> _提示テキスト_
久々に文芸映画を見たいなと思い、鑑賞したのが室生犀星原作の『蜜のあわれ』。室生犀星は『或る少女の死まで』を読んでいるのだが、特に印象には残っていないのでそこまで取り立てて思い入れの深い作家ではない。
文芸映画自体も太宰治原作の『ヴィヨンの妻〜桜桃とタンポポ〜』以来なので映画館で見るのは何年ぶりだろうか?
では恒例の一言感想から。
いい意味で裏切られた映画
1 文芸映画のイメージをぶち壊してくれた
近年の文芸映画をあまり見ていないのでこれが普通なのかわかりかねるのだが、昭和の文芸映画を見ていた私からすると『退屈で眠くなるけど雰囲気がいい映画』というのが文芸映画に抱く印象だった。
そもそも文芸映画には一つ難しい部分がある。
それは純文学などの小説を映画にする意味とは何か? という命題が必ず突きつけられることだ。
これが例えば東野圭吾や伊坂幸太郎、有川浩原作であれば、映像化した際に派手な絵になったり、エンタメとして面白いものになるかもしれない。だが、文芸映画とは文学として完成している小説作品を映画化することにあり、その多くは映像化しても映えない地味な絵になってしまったり、退屈なものになってしまいがちであり、映画化する意味が感じられない作品があるということも事実である。
だが、本作はスタートから音楽や演出で退屈に感じないようにと工夫が凝らされていて、映画でなければできないことが大量に詰め込まれていた。
その典型例がダンスシーンである。
いきなり開始数分ほど過ぎた後で、二階堂ふみ演じる金魚が踊り始めるのだが、これが中々怪しい雰囲気を感じられて目に嬉しい。シルエットだけで見るとおかっぱのようなショートカットもあり、Perfumeのノッチのようにも見えるのだが、これがダンスを始めると音楽もあって妖艶な仕草が見て取れる。

> _参照データ_
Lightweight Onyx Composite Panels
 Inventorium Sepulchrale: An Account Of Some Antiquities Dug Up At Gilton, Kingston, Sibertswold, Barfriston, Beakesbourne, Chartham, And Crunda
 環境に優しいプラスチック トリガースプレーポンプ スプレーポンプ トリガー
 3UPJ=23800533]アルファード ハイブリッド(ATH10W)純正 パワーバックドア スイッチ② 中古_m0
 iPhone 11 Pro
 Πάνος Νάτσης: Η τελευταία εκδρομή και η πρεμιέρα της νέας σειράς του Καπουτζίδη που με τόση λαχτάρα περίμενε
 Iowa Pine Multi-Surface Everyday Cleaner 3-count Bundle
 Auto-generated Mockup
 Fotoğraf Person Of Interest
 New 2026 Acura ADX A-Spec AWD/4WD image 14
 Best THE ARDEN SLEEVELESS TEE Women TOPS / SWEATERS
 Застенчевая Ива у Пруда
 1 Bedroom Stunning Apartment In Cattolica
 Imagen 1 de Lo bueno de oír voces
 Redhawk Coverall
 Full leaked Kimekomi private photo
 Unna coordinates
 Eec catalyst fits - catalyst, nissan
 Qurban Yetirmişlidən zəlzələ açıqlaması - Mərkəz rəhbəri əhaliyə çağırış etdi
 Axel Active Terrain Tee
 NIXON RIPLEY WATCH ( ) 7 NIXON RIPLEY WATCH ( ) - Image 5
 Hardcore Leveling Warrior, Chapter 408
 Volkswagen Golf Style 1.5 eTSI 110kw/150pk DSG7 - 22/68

> _演習課題_
a - 『蜜のあわれ』の感想文によると、作中で金魚を演じているのは誰か。
b - 『蜜のあわれ』の感想文を、末尾の文の直後から書き継いでください。

> _解答_
a - 二階堂ふみ。

b -
また金魚に初登場シーンもソファーに寝っ転がって新潮を読んでいるのが、赤のドレスとすらりと伸びる美しい脚がセクシーなこともあってとにかく画面に映えるのである。それ以外でも中盤の襖を開けた先にある滝の描写など突然の画面転換も、映像だからこその表現になっており、単なる文芸映画として小説の内容を描き出そうというレベルから一歩先をいく表現を次々と繰り出して行く。
時々それがやりすぎて、ダサく感じるシーンもあるのだが(特に終盤の隕石描写はないでしょう。あれは幻想的を通り越してダサくなってる)全体的にはギリギリを攻めた映画的なシーンの連続になっていた。
2 大杉漣、そこを代われ!
『ヒミズ』にしろ『脳男』にしろオドロオドロシイ作品ばかりが続き、『私の男』も作者の桜庭一樹自体は好きなのであるがこの作品自体はあまり好きではないので、私は今作で初めて二階堂ふみの演技を見たのだが、多くの人が絶賛するように圧巻の存在感を放っていた。決して演技が上手いとは思わなかったのだが、これほどの画面越しに視線を惹きつける色気を醸し出す20代の女優というのも中々いないのではないだろうか。
本物の女優魂というものを感じたので、これは喰わず嫌いをしている場合ではなくヒミズなども見なければいけないかな、と思わせるくらいに目が離せない存在だったのだ。
その相手役は大杉漣なのであるが、なんと羨ましいこと!
二階堂ふみとの熱烈な濡れ場(と言っていいのかな?)や絡みがある上に、韓英恵演じる美しい弟子との絡みもあって、とにかく役得が過ぎるだろう。マジでそこを代われと思ってしまったほどだ。
真木よう子は『ゆれる』の時ほど妖艶さは影を潜め、今回は幽霊役ということでどことなく未練が残るような、美しすぎない役に徹していた印象がある。だが、金魚である二階堂ふみとの絡みというものは、これは中々美しいものがあって、興奮するというよりも崇高な美を映し出しているように感じてしまうほどだ。相変わらず体当たりの演技が多い女優であるが、その魅せ方も熟知しているなぁと感心してしまった。
あとは芥川役の高良健吾が想像以上に芥川に似ていて非常に驚いた。あのよく写真で見るボーズをしてみせると、現代に生き返ったようである。
役者に関しては特に不満は抱かないのではないだろうか?
3 時代設定の?
今作は室生犀星の作品の映像化ということで、私は何の予備知識を入れずに鑑賞したのであるが、この時代設定がよくわからなかった。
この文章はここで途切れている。